• _TASK OBJECTIVE_
Give again, word for word, every line below from the one that has "Callaway Quantum Max" through the one that has "David Bowie - David", both included, and no others.

• _DATA FOR THIS TASK_
————

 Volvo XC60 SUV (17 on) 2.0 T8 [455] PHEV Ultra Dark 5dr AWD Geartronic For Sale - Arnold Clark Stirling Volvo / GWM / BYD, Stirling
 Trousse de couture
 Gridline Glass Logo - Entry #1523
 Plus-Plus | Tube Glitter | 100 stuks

————

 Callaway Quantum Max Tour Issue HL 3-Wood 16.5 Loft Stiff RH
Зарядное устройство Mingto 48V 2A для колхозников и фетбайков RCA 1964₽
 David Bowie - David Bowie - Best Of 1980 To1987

————

• _WRITTEN ANSWER_
 Callaway Quantum Max Tour Issue HL 3-Wood 16.5 Loft Stiff RH
Зарядное устройство Mingto 48V 2A для колхозников и фетбайков RCA 1964₽
 David Bowie - David Bowie - Best Of 1980 To1987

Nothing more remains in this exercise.